Hemodynamic Monitoring
Following instrumentation, intravascular catheters were connected to calibrated pressure transducers (DTX pressure transducer; Ohmeda KG, Erlangen, Germany) and a physiologic recorder (Hellige Servomed; Hellige, Freiburg, Germany) to monitor heart rate, mean arterial pressure, mean pulmonary arterial pressure, central venous pressure, and pulmonary arterial occlusion pressure. Core body temperature was continuously measured by the thermistor positioned at the tip of the pulmonary artery catheter. The thermodilution technique was applied to measure cardiac output with an average of three 10 mL injections of cold (2-5°C) isotonic saline solution as indicator (9520A cardiac output computer; Edward Lifescience, Irvine, CA). Cardiac index, systemic and pulmonary vascular resistance index, stroke volume as well as left ventricular stroke work indices were calculated using standard equations [33].
Measurements
Hemodynamic measurements, arterial and mixed venous blood gas samples were analyzed at baseline, shock time (defined as mean arterial pressure <60 mmHg), and every hour after the onset of septic shock. At baseline, shock time, 4 h and 8 h after shock time, arterial blood was withdrawn (9 mL ethylene diamine-tetracetate [EDTA] and 7.5 mL lithium-heparin), immediately centrifuged for 10 min at 3000 rpm, and the isolated plasma stored at -70°C for the determination of variables of organ function at a later time point. Similarly, urine samples (3 mL each) were taken for laboratory analyses of creatinine concentrations.
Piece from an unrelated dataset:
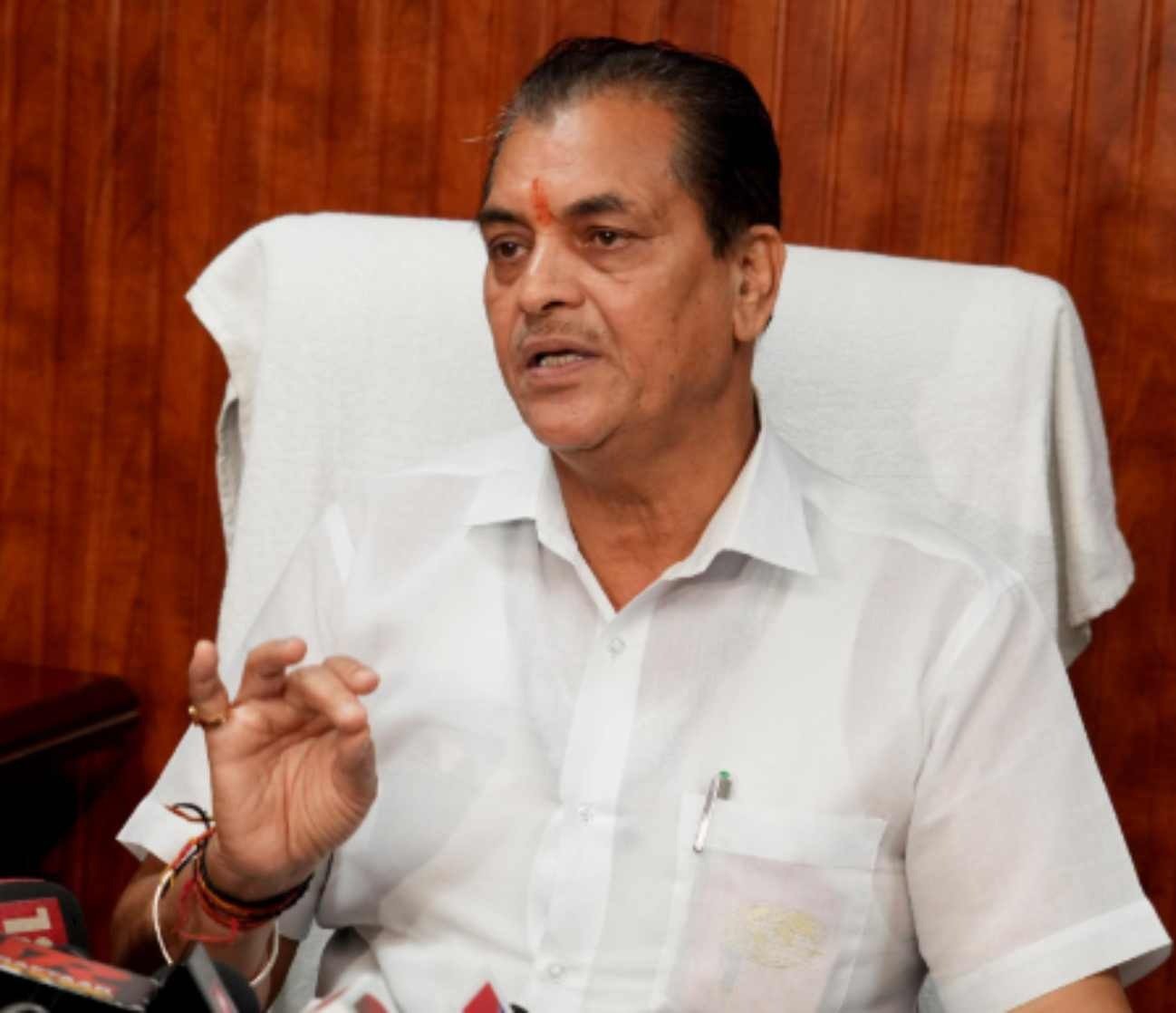 उत्तराखंड सरकार की बजट खर्च पर वित्त विभाग की कड़ी नजर, हर विभाग के बजट खर्च परफॉर्मेंस की बारीकी से कर रहा जांच… उत्तराखंड सरकार की बजट खर्च पर वित्त विभाग की कड़ी नजर, हर विभाग के बजट खर्च परफॉर्मेंस की बारीकी से कर रहा जांच…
To determine hematocrit, arterial lactate concentrations, arterial and mixed-venous oxygen saturations, blood gas samples were analyzed with an ABL 625 blood gas analyzer (Radiometer Copenhagen, Copenhagen, Denmark). In addition, arterial partial pressures of oxygen and carbon dioxide as well as pH were assessed. The arterial base excess was calculated from pH and arterial partial pressure of carbon dioxide. Oxygen delivery index, oxygen consumption index and oxygen extraction rate were determined using standard formulae [33].
Laboratory Variables
Laboratory analyses were performed to determine alanine aminotransferase, aspartate aminotransferase activity and plasma concentrations of total proteins, bilirubin, creatinine and blood urea nitrogen as well as urine levels of creatinine (Hitachi 747 Automatic Analyzer; Böhringer, Mannheim, Germany). Creatinine clearance was calculated using a standard equation [33]. Plasma levels of AVP were determined using a radioimmunoassay (Vasopressin RIA; Bühlmann, Allschwill, Switzerland) as previously described [14].